══ Excerpted records ══
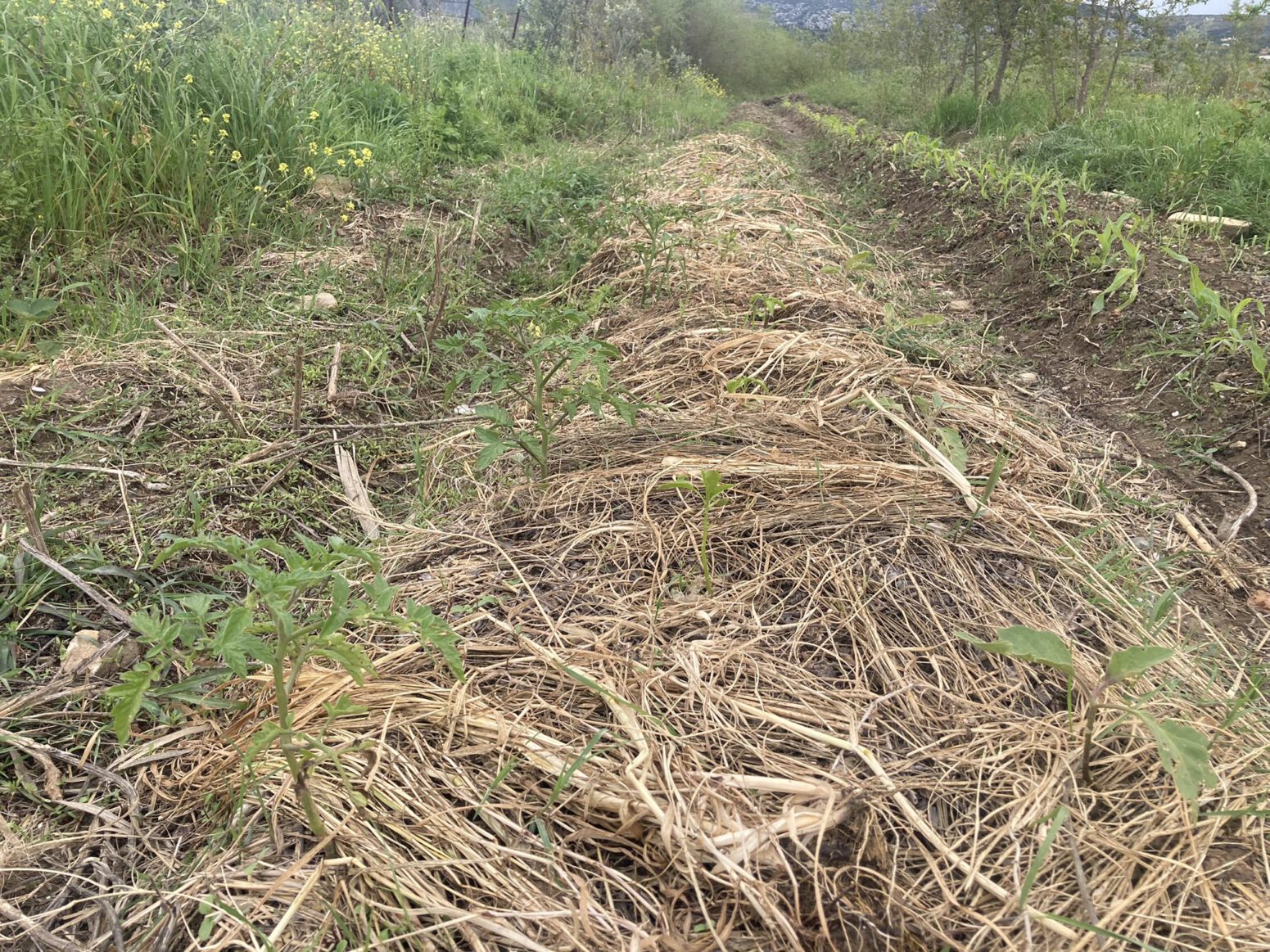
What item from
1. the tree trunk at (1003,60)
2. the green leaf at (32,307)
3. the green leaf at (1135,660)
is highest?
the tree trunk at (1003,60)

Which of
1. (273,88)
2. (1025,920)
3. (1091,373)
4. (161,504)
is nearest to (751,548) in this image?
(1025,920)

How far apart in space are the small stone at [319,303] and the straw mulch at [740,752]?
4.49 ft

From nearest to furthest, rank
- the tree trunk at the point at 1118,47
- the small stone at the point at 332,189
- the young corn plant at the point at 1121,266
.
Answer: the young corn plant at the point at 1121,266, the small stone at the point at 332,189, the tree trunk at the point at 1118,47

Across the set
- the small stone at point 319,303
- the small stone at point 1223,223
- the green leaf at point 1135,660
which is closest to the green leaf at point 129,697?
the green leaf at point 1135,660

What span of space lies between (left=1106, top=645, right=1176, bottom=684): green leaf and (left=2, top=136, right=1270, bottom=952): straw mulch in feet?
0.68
═══
══ Excerpted records ══
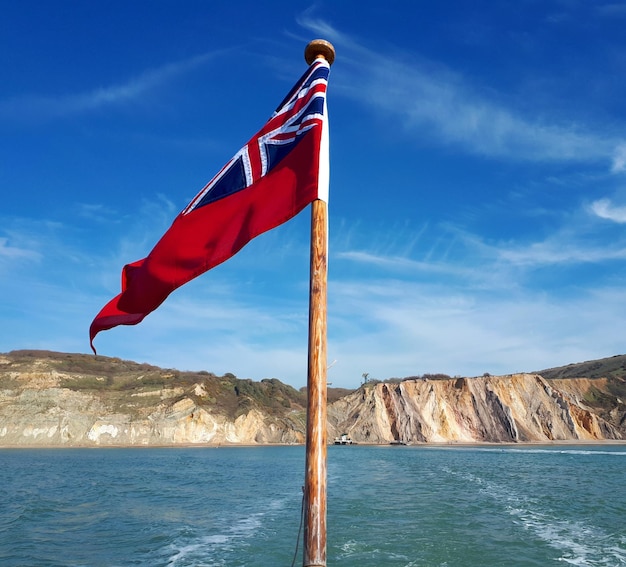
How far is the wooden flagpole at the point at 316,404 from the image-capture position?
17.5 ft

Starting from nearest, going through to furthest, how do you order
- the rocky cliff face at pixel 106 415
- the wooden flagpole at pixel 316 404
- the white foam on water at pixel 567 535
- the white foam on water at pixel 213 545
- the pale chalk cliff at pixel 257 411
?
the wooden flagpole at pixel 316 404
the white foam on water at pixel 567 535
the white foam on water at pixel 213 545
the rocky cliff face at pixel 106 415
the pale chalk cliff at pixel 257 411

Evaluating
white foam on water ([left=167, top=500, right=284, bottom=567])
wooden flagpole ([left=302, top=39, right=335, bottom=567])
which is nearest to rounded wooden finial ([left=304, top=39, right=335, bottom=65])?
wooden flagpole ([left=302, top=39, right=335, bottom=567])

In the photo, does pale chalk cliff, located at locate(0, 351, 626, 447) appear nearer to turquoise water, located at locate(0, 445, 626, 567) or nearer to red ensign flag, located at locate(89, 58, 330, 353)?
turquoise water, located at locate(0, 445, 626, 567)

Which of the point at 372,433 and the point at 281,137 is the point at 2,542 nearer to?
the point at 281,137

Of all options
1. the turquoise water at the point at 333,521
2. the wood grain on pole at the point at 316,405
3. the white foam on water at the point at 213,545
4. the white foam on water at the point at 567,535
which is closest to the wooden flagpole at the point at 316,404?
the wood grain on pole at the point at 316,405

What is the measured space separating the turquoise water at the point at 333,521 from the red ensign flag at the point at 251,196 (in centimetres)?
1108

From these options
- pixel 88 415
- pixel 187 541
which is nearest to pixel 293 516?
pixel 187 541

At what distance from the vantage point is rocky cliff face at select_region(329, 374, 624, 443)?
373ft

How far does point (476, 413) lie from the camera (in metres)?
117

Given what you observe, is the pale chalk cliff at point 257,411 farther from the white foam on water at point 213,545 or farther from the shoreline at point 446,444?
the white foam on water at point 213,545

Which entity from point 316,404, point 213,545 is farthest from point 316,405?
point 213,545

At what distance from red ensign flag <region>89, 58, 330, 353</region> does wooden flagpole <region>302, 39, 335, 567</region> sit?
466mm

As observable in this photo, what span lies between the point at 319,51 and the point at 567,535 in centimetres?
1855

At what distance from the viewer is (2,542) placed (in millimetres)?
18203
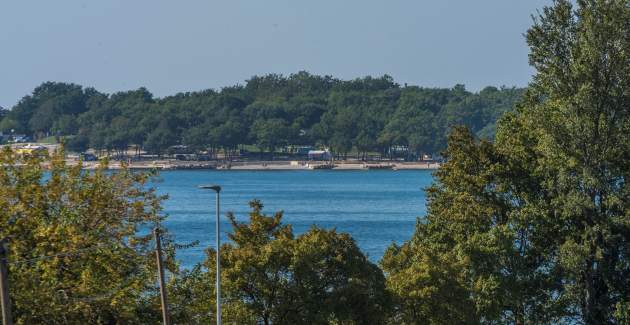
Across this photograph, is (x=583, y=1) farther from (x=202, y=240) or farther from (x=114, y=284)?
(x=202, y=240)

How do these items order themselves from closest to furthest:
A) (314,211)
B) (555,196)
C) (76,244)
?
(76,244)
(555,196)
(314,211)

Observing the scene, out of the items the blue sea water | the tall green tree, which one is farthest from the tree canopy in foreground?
═══
▶ Set task
Count how many lines of the listing above contain the word "farther", and reply with only that number.

▶ Result for this task
2